■ Directions
According to the theater review, which company is staging The Naked I: Self-Defined, and at what venue?

■ Supplied passage
# # # # #

This Year’s “Naked I” May Be The Best Yet

You have to have been living in a closet if you haven’t noticed there is a reactionary nation-wide crusade to limit and do away with rights of transgender citizens. That’s why 20% Theatre Company’s The Naked I: Self-Defined is such an important performance event. Better yet, it is playing to capacity houses at Intermedia Arts.
The Naked I: Self-Defined inquires into how people project unsubstantiated assumptions onto genderqueer and trans people. This doesn’t just mean the projections by cisgender straight folks, but even of those who define as gay, lesbian, or queer. Numerous short scenes give compelling snapshots into what those who don’t attune to socialized gender expectations are up against. There are also two lovely short films. Sam Berliner’s Float is a beautifully sensual work shot underwater with bodies swimming without inhibition. Meg Brown’s Raising Owen: A Genderqueer Love Story is a moving account of a mother who stands beside her child who does not identify as male or female.
Live performances are the bulk of this year’s offering. Jac Pau gives a visceral performance in Paul Nemeth’s Before the Negative as a someone who anxiously awaits their HIV status results and questions the goodness of a past intimate relationship. Zealot Hamm delights in the defiant Thank You Zombie Lady by Stacy Bowen. Christy Marie Kent endears and charms as a trans woman exploring the brave new world of meeting new people in If It Might Be, It Must Be. Cat Hammond’s vocals in the saucy Pretty Boy are excellent.

# # # # #

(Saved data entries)
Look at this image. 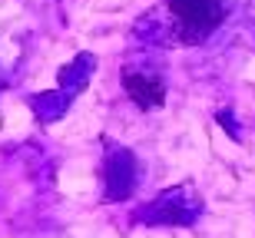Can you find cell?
Wrapping results in <instances>:
<instances>
[{"label":"cell","instance_id":"cell-1","mask_svg":"<svg viewBox=\"0 0 255 238\" xmlns=\"http://www.w3.org/2000/svg\"><path fill=\"white\" fill-rule=\"evenodd\" d=\"M202 212V199L192 185H176V189L162 192L156 202L146 205L142 212V222H152V225H192Z\"/></svg>","mask_w":255,"mask_h":238},{"label":"cell","instance_id":"cell-2","mask_svg":"<svg viewBox=\"0 0 255 238\" xmlns=\"http://www.w3.org/2000/svg\"><path fill=\"white\" fill-rule=\"evenodd\" d=\"M169 13L182 30V40H202L222 20L219 0H169Z\"/></svg>","mask_w":255,"mask_h":238},{"label":"cell","instance_id":"cell-3","mask_svg":"<svg viewBox=\"0 0 255 238\" xmlns=\"http://www.w3.org/2000/svg\"><path fill=\"white\" fill-rule=\"evenodd\" d=\"M136 185V159L126 149H113L106 156V199L123 202Z\"/></svg>","mask_w":255,"mask_h":238},{"label":"cell","instance_id":"cell-4","mask_svg":"<svg viewBox=\"0 0 255 238\" xmlns=\"http://www.w3.org/2000/svg\"><path fill=\"white\" fill-rule=\"evenodd\" d=\"M123 86H126V93L132 96V103H139L142 109H156L166 99V83L159 77H152V73H132V70H126Z\"/></svg>","mask_w":255,"mask_h":238},{"label":"cell","instance_id":"cell-5","mask_svg":"<svg viewBox=\"0 0 255 238\" xmlns=\"http://www.w3.org/2000/svg\"><path fill=\"white\" fill-rule=\"evenodd\" d=\"M93 57H86V53H80V57L70 63V67L60 70V86H63V93H76V89H83L86 77L93 73Z\"/></svg>","mask_w":255,"mask_h":238},{"label":"cell","instance_id":"cell-6","mask_svg":"<svg viewBox=\"0 0 255 238\" xmlns=\"http://www.w3.org/2000/svg\"><path fill=\"white\" fill-rule=\"evenodd\" d=\"M66 99H70V93L53 89V93H37L30 103H33V113H37L43 123H50V119H57V116L66 113Z\"/></svg>","mask_w":255,"mask_h":238}]
</instances>
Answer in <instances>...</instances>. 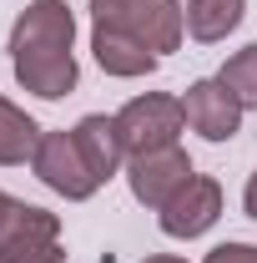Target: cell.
<instances>
[{
  "instance_id": "cell-5",
  "label": "cell",
  "mask_w": 257,
  "mask_h": 263,
  "mask_svg": "<svg viewBox=\"0 0 257 263\" xmlns=\"http://www.w3.org/2000/svg\"><path fill=\"white\" fill-rule=\"evenodd\" d=\"M227 213V197H222V182L217 177H207V172H192L172 202L157 213V228L172 238V243H197V238H207V233L217 228V218Z\"/></svg>"
},
{
  "instance_id": "cell-11",
  "label": "cell",
  "mask_w": 257,
  "mask_h": 263,
  "mask_svg": "<svg viewBox=\"0 0 257 263\" xmlns=\"http://www.w3.org/2000/svg\"><path fill=\"white\" fill-rule=\"evenodd\" d=\"M40 137H46V127L35 122L26 106L0 97V167H31Z\"/></svg>"
},
{
  "instance_id": "cell-4",
  "label": "cell",
  "mask_w": 257,
  "mask_h": 263,
  "mask_svg": "<svg viewBox=\"0 0 257 263\" xmlns=\"http://www.w3.org/2000/svg\"><path fill=\"white\" fill-rule=\"evenodd\" d=\"M116 132H121L126 157L152 152V147H177L182 132H187L182 97H172V91H141V97H131L116 111Z\"/></svg>"
},
{
  "instance_id": "cell-7",
  "label": "cell",
  "mask_w": 257,
  "mask_h": 263,
  "mask_svg": "<svg viewBox=\"0 0 257 263\" xmlns=\"http://www.w3.org/2000/svg\"><path fill=\"white\" fill-rule=\"evenodd\" d=\"M192 172H197V167H192V157H187V147H182V142H177V147L136 152V157H126V167H121L131 197H136L146 213H161V208L172 202V193H177Z\"/></svg>"
},
{
  "instance_id": "cell-13",
  "label": "cell",
  "mask_w": 257,
  "mask_h": 263,
  "mask_svg": "<svg viewBox=\"0 0 257 263\" xmlns=\"http://www.w3.org/2000/svg\"><path fill=\"white\" fill-rule=\"evenodd\" d=\"M217 81L242 101V111H257V41H247L242 51L227 56L222 71H217Z\"/></svg>"
},
{
  "instance_id": "cell-10",
  "label": "cell",
  "mask_w": 257,
  "mask_h": 263,
  "mask_svg": "<svg viewBox=\"0 0 257 263\" xmlns=\"http://www.w3.org/2000/svg\"><path fill=\"white\" fill-rule=\"evenodd\" d=\"M71 132H76V142H81L91 172L101 177V187H106L111 177H121V167H126V147H121V132H116V111H111V117H106V111H86Z\"/></svg>"
},
{
  "instance_id": "cell-8",
  "label": "cell",
  "mask_w": 257,
  "mask_h": 263,
  "mask_svg": "<svg viewBox=\"0 0 257 263\" xmlns=\"http://www.w3.org/2000/svg\"><path fill=\"white\" fill-rule=\"evenodd\" d=\"M182 111H187V127L202 142H232L242 132V101L227 91L217 76H197L192 86L182 91Z\"/></svg>"
},
{
  "instance_id": "cell-9",
  "label": "cell",
  "mask_w": 257,
  "mask_h": 263,
  "mask_svg": "<svg viewBox=\"0 0 257 263\" xmlns=\"http://www.w3.org/2000/svg\"><path fill=\"white\" fill-rule=\"evenodd\" d=\"M91 61H96L106 76H116V81H141V76H152L161 66V56L146 41H136V35H126V31L91 26Z\"/></svg>"
},
{
  "instance_id": "cell-16",
  "label": "cell",
  "mask_w": 257,
  "mask_h": 263,
  "mask_svg": "<svg viewBox=\"0 0 257 263\" xmlns=\"http://www.w3.org/2000/svg\"><path fill=\"white\" fill-rule=\"evenodd\" d=\"M20 202H26V197H15V193H5V187H0V233H5L10 218H15V208H20Z\"/></svg>"
},
{
  "instance_id": "cell-15",
  "label": "cell",
  "mask_w": 257,
  "mask_h": 263,
  "mask_svg": "<svg viewBox=\"0 0 257 263\" xmlns=\"http://www.w3.org/2000/svg\"><path fill=\"white\" fill-rule=\"evenodd\" d=\"M242 213L257 223V167H252V177H247V187H242Z\"/></svg>"
},
{
  "instance_id": "cell-2",
  "label": "cell",
  "mask_w": 257,
  "mask_h": 263,
  "mask_svg": "<svg viewBox=\"0 0 257 263\" xmlns=\"http://www.w3.org/2000/svg\"><path fill=\"white\" fill-rule=\"evenodd\" d=\"M91 26H111L146 41L157 56H172L187 41V5L182 0H86Z\"/></svg>"
},
{
  "instance_id": "cell-14",
  "label": "cell",
  "mask_w": 257,
  "mask_h": 263,
  "mask_svg": "<svg viewBox=\"0 0 257 263\" xmlns=\"http://www.w3.org/2000/svg\"><path fill=\"white\" fill-rule=\"evenodd\" d=\"M202 263H257V243H237V238H227V243H217Z\"/></svg>"
},
{
  "instance_id": "cell-6",
  "label": "cell",
  "mask_w": 257,
  "mask_h": 263,
  "mask_svg": "<svg viewBox=\"0 0 257 263\" xmlns=\"http://www.w3.org/2000/svg\"><path fill=\"white\" fill-rule=\"evenodd\" d=\"M0 263H66V233L61 213L20 202L15 218L0 233Z\"/></svg>"
},
{
  "instance_id": "cell-1",
  "label": "cell",
  "mask_w": 257,
  "mask_h": 263,
  "mask_svg": "<svg viewBox=\"0 0 257 263\" xmlns=\"http://www.w3.org/2000/svg\"><path fill=\"white\" fill-rule=\"evenodd\" d=\"M10 71L20 81V91L40 101H61L76 91L81 81V61H76V10L66 0H31L15 26H10Z\"/></svg>"
},
{
  "instance_id": "cell-12",
  "label": "cell",
  "mask_w": 257,
  "mask_h": 263,
  "mask_svg": "<svg viewBox=\"0 0 257 263\" xmlns=\"http://www.w3.org/2000/svg\"><path fill=\"white\" fill-rule=\"evenodd\" d=\"M187 5V35L197 46H217L242 26L247 0H182Z\"/></svg>"
},
{
  "instance_id": "cell-3",
  "label": "cell",
  "mask_w": 257,
  "mask_h": 263,
  "mask_svg": "<svg viewBox=\"0 0 257 263\" xmlns=\"http://www.w3.org/2000/svg\"><path fill=\"white\" fill-rule=\"evenodd\" d=\"M31 172L66 202H91L101 193V177L91 172L76 132H66V127H46V137H40V147L31 157Z\"/></svg>"
},
{
  "instance_id": "cell-17",
  "label": "cell",
  "mask_w": 257,
  "mask_h": 263,
  "mask_svg": "<svg viewBox=\"0 0 257 263\" xmlns=\"http://www.w3.org/2000/svg\"><path fill=\"white\" fill-rule=\"evenodd\" d=\"M141 263H187V258H182V253H146Z\"/></svg>"
}]
</instances>
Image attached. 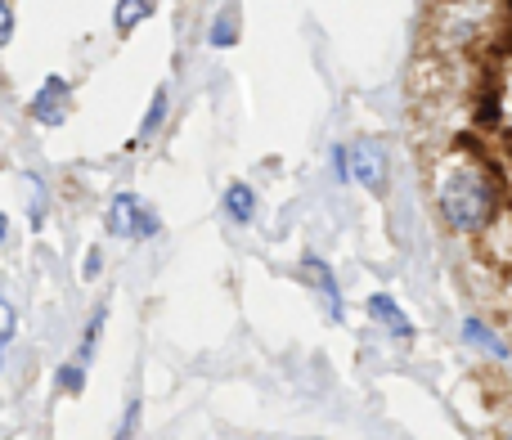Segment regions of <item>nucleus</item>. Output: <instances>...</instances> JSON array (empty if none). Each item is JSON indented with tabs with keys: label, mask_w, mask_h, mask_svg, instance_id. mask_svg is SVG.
I'll use <instances>...</instances> for the list:
<instances>
[{
	"label": "nucleus",
	"mask_w": 512,
	"mask_h": 440,
	"mask_svg": "<svg viewBox=\"0 0 512 440\" xmlns=\"http://www.w3.org/2000/svg\"><path fill=\"white\" fill-rule=\"evenodd\" d=\"M351 176L369 189L387 185V153H382L378 140H355L351 144Z\"/></svg>",
	"instance_id": "obj_1"
},
{
	"label": "nucleus",
	"mask_w": 512,
	"mask_h": 440,
	"mask_svg": "<svg viewBox=\"0 0 512 440\" xmlns=\"http://www.w3.org/2000/svg\"><path fill=\"white\" fill-rule=\"evenodd\" d=\"M108 229H113L117 238H126V234H153V229H158V216L144 212V207L135 203L131 194H122V198H113V212H108Z\"/></svg>",
	"instance_id": "obj_2"
},
{
	"label": "nucleus",
	"mask_w": 512,
	"mask_h": 440,
	"mask_svg": "<svg viewBox=\"0 0 512 440\" xmlns=\"http://www.w3.org/2000/svg\"><path fill=\"white\" fill-rule=\"evenodd\" d=\"M63 99H68V86H63L59 77H50V81L41 86V95H36V104H32L36 122L59 126V122H63Z\"/></svg>",
	"instance_id": "obj_3"
},
{
	"label": "nucleus",
	"mask_w": 512,
	"mask_h": 440,
	"mask_svg": "<svg viewBox=\"0 0 512 440\" xmlns=\"http://www.w3.org/2000/svg\"><path fill=\"white\" fill-rule=\"evenodd\" d=\"M369 310H373V315H378V324L387 328V333L405 337V342H409V337H414V324H409V319H405V310H400L391 297H382V292H378V297H369Z\"/></svg>",
	"instance_id": "obj_4"
},
{
	"label": "nucleus",
	"mask_w": 512,
	"mask_h": 440,
	"mask_svg": "<svg viewBox=\"0 0 512 440\" xmlns=\"http://www.w3.org/2000/svg\"><path fill=\"white\" fill-rule=\"evenodd\" d=\"M225 207H230V216L239 220V225H248V220L256 216V194L248 185H230L225 189Z\"/></svg>",
	"instance_id": "obj_5"
},
{
	"label": "nucleus",
	"mask_w": 512,
	"mask_h": 440,
	"mask_svg": "<svg viewBox=\"0 0 512 440\" xmlns=\"http://www.w3.org/2000/svg\"><path fill=\"white\" fill-rule=\"evenodd\" d=\"M306 270L315 274V283L328 292V306H333V319H337V315H342V297H337V283H333V274H328V265H319L315 256H306Z\"/></svg>",
	"instance_id": "obj_6"
},
{
	"label": "nucleus",
	"mask_w": 512,
	"mask_h": 440,
	"mask_svg": "<svg viewBox=\"0 0 512 440\" xmlns=\"http://www.w3.org/2000/svg\"><path fill=\"white\" fill-rule=\"evenodd\" d=\"M463 333H468L472 342H481V346H486V351H499V355H504V342H499V337L490 333V328L481 324V319H468V324H463Z\"/></svg>",
	"instance_id": "obj_7"
},
{
	"label": "nucleus",
	"mask_w": 512,
	"mask_h": 440,
	"mask_svg": "<svg viewBox=\"0 0 512 440\" xmlns=\"http://www.w3.org/2000/svg\"><path fill=\"white\" fill-rule=\"evenodd\" d=\"M162 117H167V90H158V95H153V108H149V117H144V126H140L144 140H149V135L162 126Z\"/></svg>",
	"instance_id": "obj_8"
},
{
	"label": "nucleus",
	"mask_w": 512,
	"mask_h": 440,
	"mask_svg": "<svg viewBox=\"0 0 512 440\" xmlns=\"http://www.w3.org/2000/svg\"><path fill=\"white\" fill-rule=\"evenodd\" d=\"M153 5H117V27L122 32H131V23H140V18H149Z\"/></svg>",
	"instance_id": "obj_9"
},
{
	"label": "nucleus",
	"mask_w": 512,
	"mask_h": 440,
	"mask_svg": "<svg viewBox=\"0 0 512 440\" xmlns=\"http://www.w3.org/2000/svg\"><path fill=\"white\" fill-rule=\"evenodd\" d=\"M234 36H239V32H234V9H225L221 23L212 27V45H234Z\"/></svg>",
	"instance_id": "obj_10"
},
{
	"label": "nucleus",
	"mask_w": 512,
	"mask_h": 440,
	"mask_svg": "<svg viewBox=\"0 0 512 440\" xmlns=\"http://www.w3.org/2000/svg\"><path fill=\"white\" fill-rule=\"evenodd\" d=\"M59 387H68V391L81 387V364H63V369H59Z\"/></svg>",
	"instance_id": "obj_11"
},
{
	"label": "nucleus",
	"mask_w": 512,
	"mask_h": 440,
	"mask_svg": "<svg viewBox=\"0 0 512 440\" xmlns=\"http://www.w3.org/2000/svg\"><path fill=\"white\" fill-rule=\"evenodd\" d=\"M0 342H14V310H9V306H0Z\"/></svg>",
	"instance_id": "obj_12"
},
{
	"label": "nucleus",
	"mask_w": 512,
	"mask_h": 440,
	"mask_svg": "<svg viewBox=\"0 0 512 440\" xmlns=\"http://www.w3.org/2000/svg\"><path fill=\"white\" fill-rule=\"evenodd\" d=\"M135 418H140V405L131 400V405H126V423H122V432H117V440H126V436L135 432Z\"/></svg>",
	"instance_id": "obj_13"
},
{
	"label": "nucleus",
	"mask_w": 512,
	"mask_h": 440,
	"mask_svg": "<svg viewBox=\"0 0 512 440\" xmlns=\"http://www.w3.org/2000/svg\"><path fill=\"white\" fill-rule=\"evenodd\" d=\"M9 23H14V9H9V5H0V45H5V41H9V32H14V27H9Z\"/></svg>",
	"instance_id": "obj_14"
}]
</instances>
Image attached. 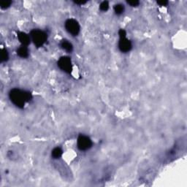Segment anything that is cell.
<instances>
[{"instance_id":"6da1fadb","label":"cell","mask_w":187,"mask_h":187,"mask_svg":"<svg viewBox=\"0 0 187 187\" xmlns=\"http://www.w3.org/2000/svg\"><path fill=\"white\" fill-rule=\"evenodd\" d=\"M9 98L14 105L19 108H24L26 103L32 99V95L29 92L21 90L19 88H12L9 92Z\"/></svg>"},{"instance_id":"7a4b0ae2","label":"cell","mask_w":187,"mask_h":187,"mask_svg":"<svg viewBox=\"0 0 187 187\" xmlns=\"http://www.w3.org/2000/svg\"><path fill=\"white\" fill-rule=\"evenodd\" d=\"M30 37L34 45L37 48H40L46 43L48 40V34L43 30L33 29L30 32Z\"/></svg>"},{"instance_id":"3957f363","label":"cell","mask_w":187,"mask_h":187,"mask_svg":"<svg viewBox=\"0 0 187 187\" xmlns=\"http://www.w3.org/2000/svg\"><path fill=\"white\" fill-rule=\"evenodd\" d=\"M65 29L69 34L72 36H78L81 31V26L79 23L75 19H68L65 22Z\"/></svg>"},{"instance_id":"277c9868","label":"cell","mask_w":187,"mask_h":187,"mask_svg":"<svg viewBox=\"0 0 187 187\" xmlns=\"http://www.w3.org/2000/svg\"><path fill=\"white\" fill-rule=\"evenodd\" d=\"M93 143L88 136L84 135H80L77 140V146L81 151H86L89 150L92 147Z\"/></svg>"},{"instance_id":"5b68a950","label":"cell","mask_w":187,"mask_h":187,"mask_svg":"<svg viewBox=\"0 0 187 187\" xmlns=\"http://www.w3.org/2000/svg\"><path fill=\"white\" fill-rule=\"evenodd\" d=\"M58 67L66 73H71L72 71V64L71 59L68 56H61L58 61Z\"/></svg>"},{"instance_id":"8992f818","label":"cell","mask_w":187,"mask_h":187,"mask_svg":"<svg viewBox=\"0 0 187 187\" xmlns=\"http://www.w3.org/2000/svg\"><path fill=\"white\" fill-rule=\"evenodd\" d=\"M132 45L131 41L126 37H120L119 41V48L122 53H128L131 50Z\"/></svg>"},{"instance_id":"52a82bcc","label":"cell","mask_w":187,"mask_h":187,"mask_svg":"<svg viewBox=\"0 0 187 187\" xmlns=\"http://www.w3.org/2000/svg\"><path fill=\"white\" fill-rule=\"evenodd\" d=\"M17 36L19 42L21 43V45H23V46H28V45L30 44L31 41H32L31 40L30 35L24 33V32H20L18 33Z\"/></svg>"},{"instance_id":"ba28073f","label":"cell","mask_w":187,"mask_h":187,"mask_svg":"<svg viewBox=\"0 0 187 187\" xmlns=\"http://www.w3.org/2000/svg\"><path fill=\"white\" fill-rule=\"evenodd\" d=\"M17 54L19 55V57L23 58V59L28 57L29 50H28V48H27V46H23V45H21L20 48H18Z\"/></svg>"},{"instance_id":"9c48e42d","label":"cell","mask_w":187,"mask_h":187,"mask_svg":"<svg viewBox=\"0 0 187 187\" xmlns=\"http://www.w3.org/2000/svg\"><path fill=\"white\" fill-rule=\"evenodd\" d=\"M61 47L63 50H64L65 51H67L68 53L72 52V50H73V46H72V43L68 40H66L61 41Z\"/></svg>"},{"instance_id":"30bf717a","label":"cell","mask_w":187,"mask_h":187,"mask_svg":"<svg viewBox=\"0 0 187 187\" xmlns=\"http://www.w3.org/2000/svg\"><path fill=\"white\" fill-rule=\"evenodd\" d=\"M62 154H63L62 149H61V148H59V147H56V148L53 149L51 155L54 159H59V158L62 156Z\"/></svg>"},{"instance_id":"8fae6325","label":"cell","mask_w":187,"mask_h":187,"mask_svg":"<svg viewBox=\"0 0 187 187\" xmlns=\"http://www.w3.org/2000/svg\"><path fill=\"white\" fill-rule=\"evenodd\" d=\"M114 11L116 15H121L124 11V6L121 4H117L114 6Z\"/></svg>"},{"instance_id":"7c38bea8","label":"cell","mask_w":187,"mask_h":187,"mask_svg":"<svg viewBox=\"0 0 187 187\" xmlns=\"http://www.w3.org/2000/svg\"><path fill=\"white\" fill-rule=\"evenodd\" d=\"M9 54L8 50L5 48H2L1 50V60L2 62L4 61H7L8 60Z\"/></svg>"},{"instance_id":"4fadbf2b","label":"cell","mask_w":187,"mask_h":187,"mask_svg":"<svg viewBox=\"0 0 187 187\" xmlns=\"http://www.w3.org/2000/svg\"><path fill=\"white\" fill-rule=\"evenodd\" d=\"M99 9H100V10H102V12H106L109 9L108 2L107 1L102 2L100 4V5H99Z\"/></svg>"},{"instance_id":"5bb4252c","label":"cell","mask_w":187,"mask_h":187,"mask_svg":"<svg viewBox=\"0 0 187 187\" xmlns=\"http://www.w3.org/2000/svg\"><path fill=\"white\" fill-rule=\"evenodd\" d=\"M11 4H12L11 2H4L0 3V7H1L2 9H6L9 8Z\"/></svg>"},{"instance_id":"9a60e30c","label":"cell","mask_w":187,"mask_h":187,"mask_svg":"<svg viewBox=\"0 0 187 187\" xmlns=\"http://www.w3.org/2000/svg\"><path fill=\"white\" fill-rule=\"evenodd\" d=\"M127 4L130 5V6L132 7H137L140 4V2L139 1H127Z\"/></svg>"},{"instance_id":"2e32d148","label":"cell","mask_w":187,"mask_h":187,"mask_svg":"<svg viewBox=\"0 0 187 187\" xmlns=\"http://www.w3.org/2000/svg\"><path fill=\"white\" fill-rule=\"evenodd\" d=\"M157 4L160 5V6H166V5L168 4V2H167V1H159V2H157Z\"/></svg>"},{"instance_id":"e0dca14e","label":"cell","mask_w":187,"mask_h":187,"mask_svg":"<svg viewBox=\"0 0 187 187\" xmlns=\"http://www.w3.org/2000/svg\"><path fill=\"white\" fill-rule=\"evenodd\" d=\"M76 5H84L86 4V2H75Z\"/></svg>"}]
</instances>
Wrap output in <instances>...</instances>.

# # # # #

■ Output below
20% Theatre Company, at Intermedia Arts.